* Provided material:
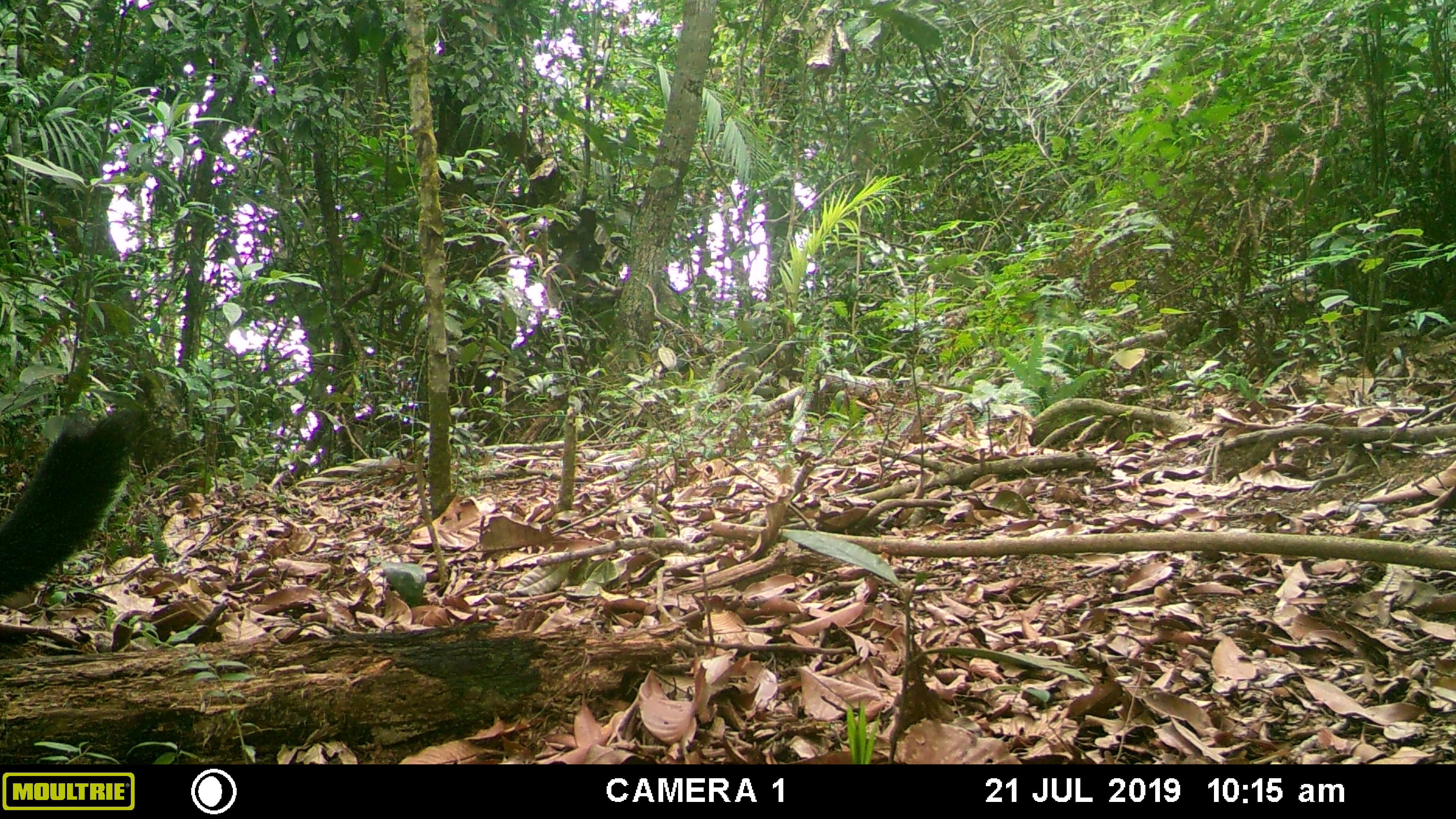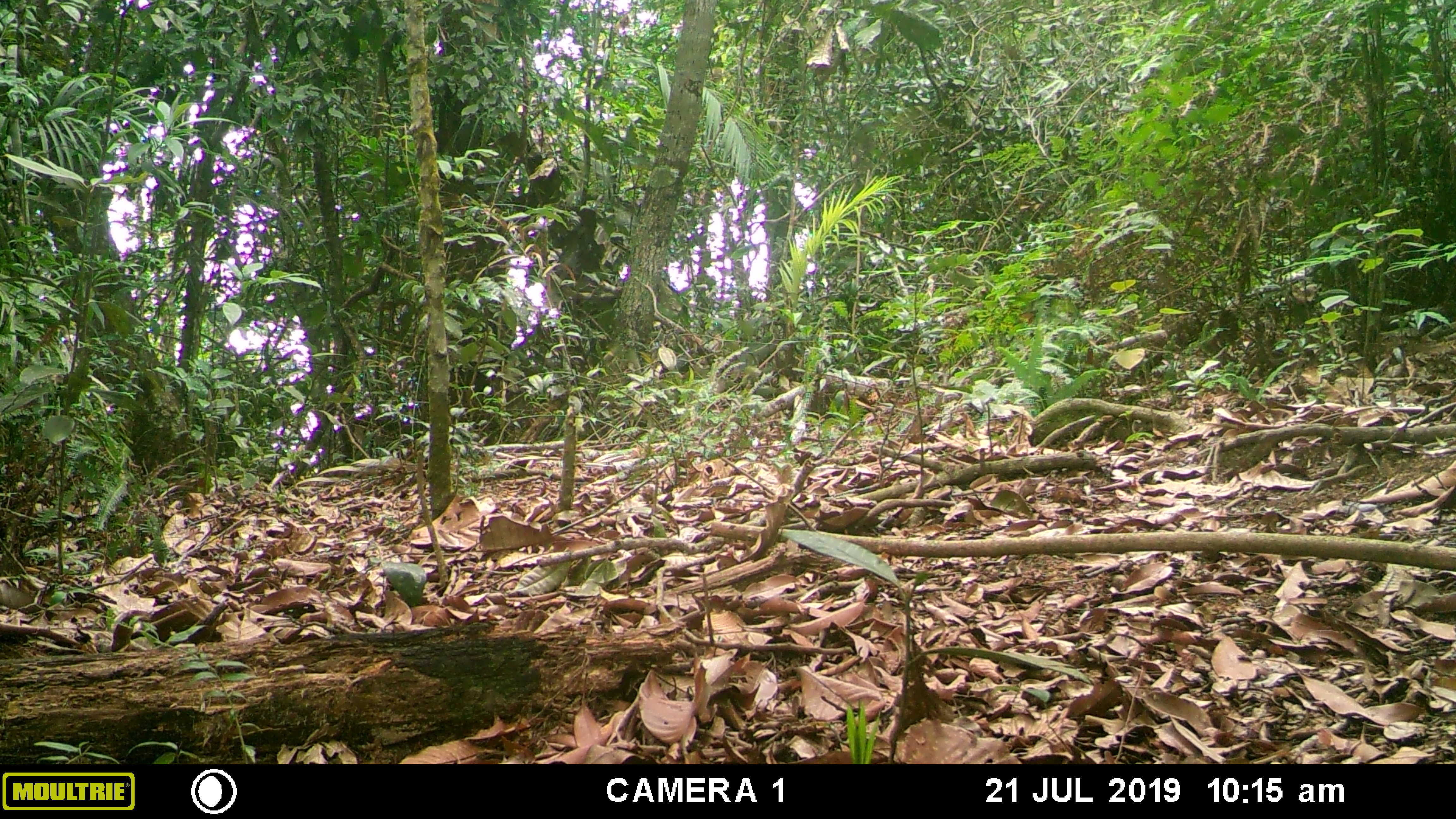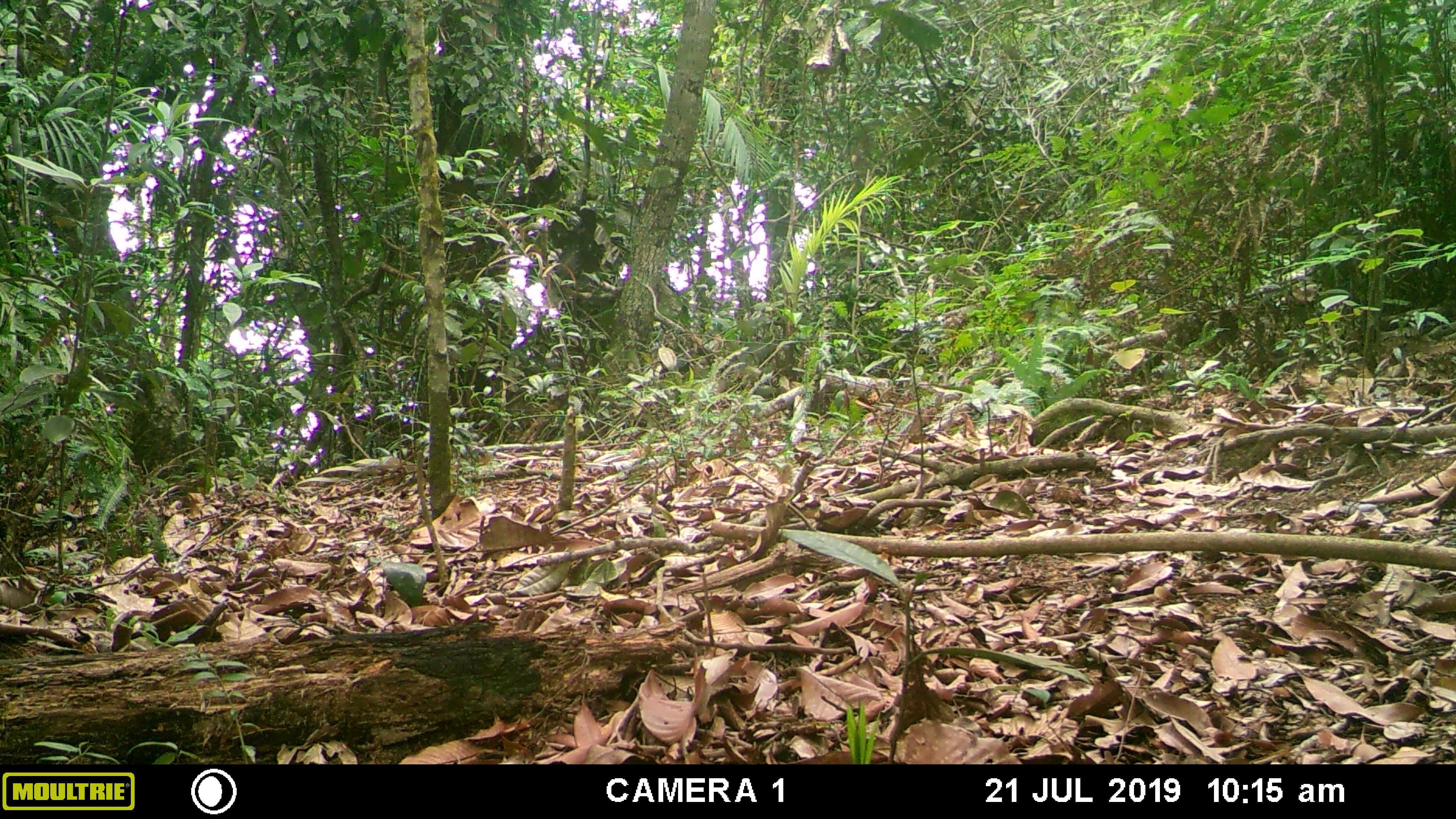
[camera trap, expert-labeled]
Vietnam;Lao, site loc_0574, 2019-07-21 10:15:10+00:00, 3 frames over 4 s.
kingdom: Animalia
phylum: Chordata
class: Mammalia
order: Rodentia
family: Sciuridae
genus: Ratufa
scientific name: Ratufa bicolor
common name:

* Exercise goal:
When you copy the entries above, reproduce each line exactly and leave out any pictures.

* Result of this task:
[camera trap, expert-labeled]
Vietnam;Lao, site loc_0574, 2019-07-21 10:15:10+00:00, 3 frames over 4 s.
kingdom: Animalia
phylum: Chordata
class: Mammalia
order: Rodentia
family: Sciuridae
genus: Ratufa
scientific name: Ratufa bicolor
common name:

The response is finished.